Cadena nods sadly. "There's something seriously twisted in the world."
Looking the holo display some more, Tracy suggests, "We can keep some security droids here, around the corner of the supply room. That way we can use them as a distraction if need to get any others out of the control room."
"I'm sorry, but is Inari in any danger?" Cadena asks urgently. "Do you know what her status is? I mean, she doesn't pretend to appear to be human, per se, and Jason honestly doesn't appear to be concerned about her. He was almost ... flippant about the nature of her creation."
"I mean," Cadena quickly backpedals. "Of course he's concerned about her. Very much so. But he doesn't seem to be concerned about her being ... what she is ... from a legal point of view, I suppose. Or that anyone else should be. Or would be."

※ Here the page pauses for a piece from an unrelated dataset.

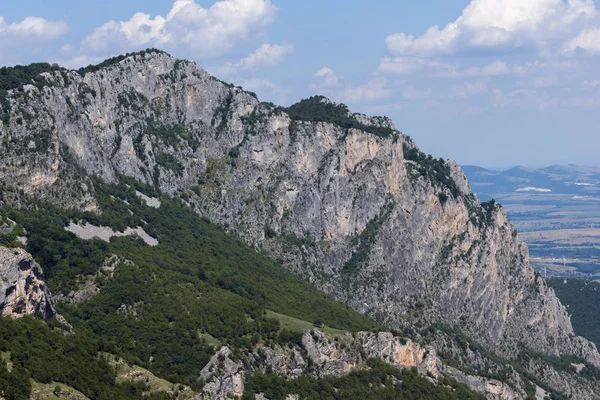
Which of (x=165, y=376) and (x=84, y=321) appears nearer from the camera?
(x=165, y=376)

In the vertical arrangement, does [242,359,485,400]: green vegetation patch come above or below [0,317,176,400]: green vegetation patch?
below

"As far as the authorities are concerned, she's a human that's had extensive bio-morph treatments to make her look the way she does," Tracy says. "Otherwise they'd have to explain her real origins, which is a whole new kettle of fish. She got into the public eye quickly, and is also a sort of liaison to the other Diademites that live at the old park site."

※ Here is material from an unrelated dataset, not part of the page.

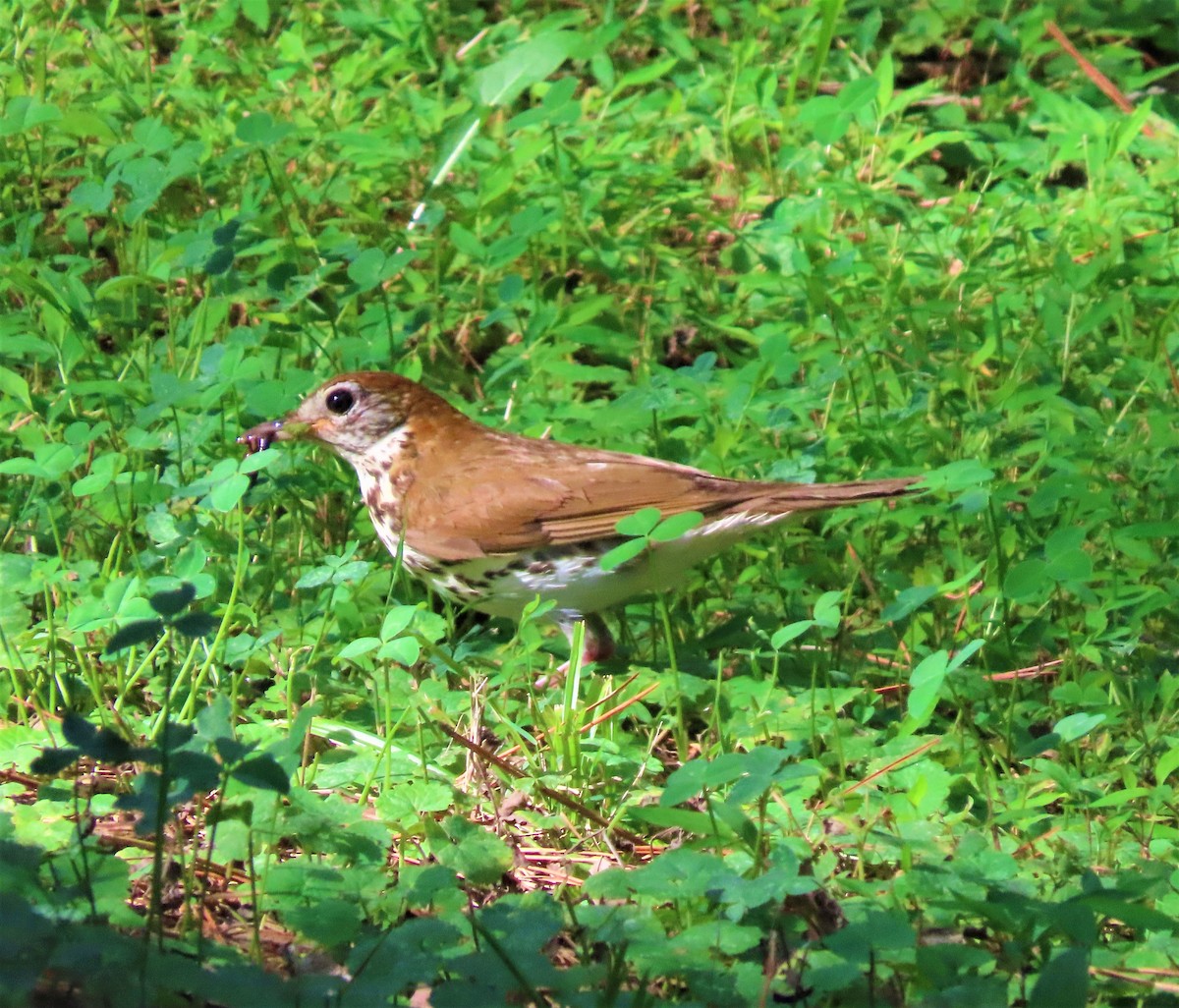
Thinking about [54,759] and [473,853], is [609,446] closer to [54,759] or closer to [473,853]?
[473,853]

"She probably also has her rights as a corporate entity, through Voya," Tracy supposes.
"What about Miss Summers, then?" Cadena asks. "Genetically speaking, she's not quite human. Did they find a way of working around that? Is that why she has been keeping such a low profile?"

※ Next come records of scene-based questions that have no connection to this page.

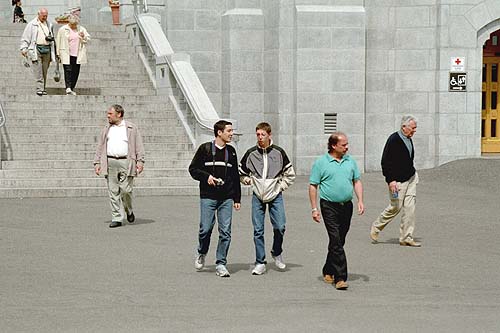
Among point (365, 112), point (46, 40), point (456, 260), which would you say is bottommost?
point (456, 260)

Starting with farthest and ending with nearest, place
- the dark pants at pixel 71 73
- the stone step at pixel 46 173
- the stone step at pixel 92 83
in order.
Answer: the stone step at pixel 92 83 < the dark pants at pixel 71 73 < the stone step at pixel 46 173

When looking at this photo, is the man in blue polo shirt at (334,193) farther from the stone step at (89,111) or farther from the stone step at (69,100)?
the stone step at (69,100)

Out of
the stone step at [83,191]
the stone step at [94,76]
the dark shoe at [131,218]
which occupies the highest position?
the stone step at [94,76]

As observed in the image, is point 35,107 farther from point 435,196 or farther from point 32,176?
point 435,196

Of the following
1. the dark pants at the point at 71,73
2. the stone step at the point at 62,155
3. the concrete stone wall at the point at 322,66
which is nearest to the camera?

"What do you mean, she's not quite human?" Tracy asks.
Cadena blinks. "Er... Her genetic profile. She was modified. RIU has records of it. Mr. Edwards had created a biological/medical scanning subsystem in order to analyze her physiology before he enacted the 'summoning' modification. Actually, I was just speaking with Mr. Edwards to see if I could obtain a copy, and then perhaps see if Miss Summers could help me analyze the data, since she has far more expertise in that area, and I imagine she's quite conscious of the situation."
"I.. doubt that counts," Tracy says. "Akiko Summers was born human, to human parents, and was human for 20 years before Blake messed with her in VR. I don't think that once you are human, you can legally be considered not human later after contracting a genetic disorder or getting stem-cell therapy or something. Otherwise people who suffer genetic damage from radiation wouldn't be considered human - and that's like every astronaut ever! Nobody would move to a space colony if it meant they wouldn't be considered human anymore."
"That's a very good point," Cadena says, "and that was my original reasoning. It's just that Mr. Edwards's take on it seemed to equate Miss Summers's situation with Inari's and it all ... kind of forced me to reevaluate some of my admittedly shaky theories on the topic. I still need to verify a few things, after all. And, after all, the secondary genetic code is dormant. As long as it's just sitting there, it's really nothing more than garbage data. I'm just complicating things again." He furrows his brow, looking contemplative.
"You do tend to over-think things when you aren't busy," Tracy says. "I wonder if all dogs are mute philosophers now. Anyway, I'm leaning towards spider-bots as our backups. What do you think?"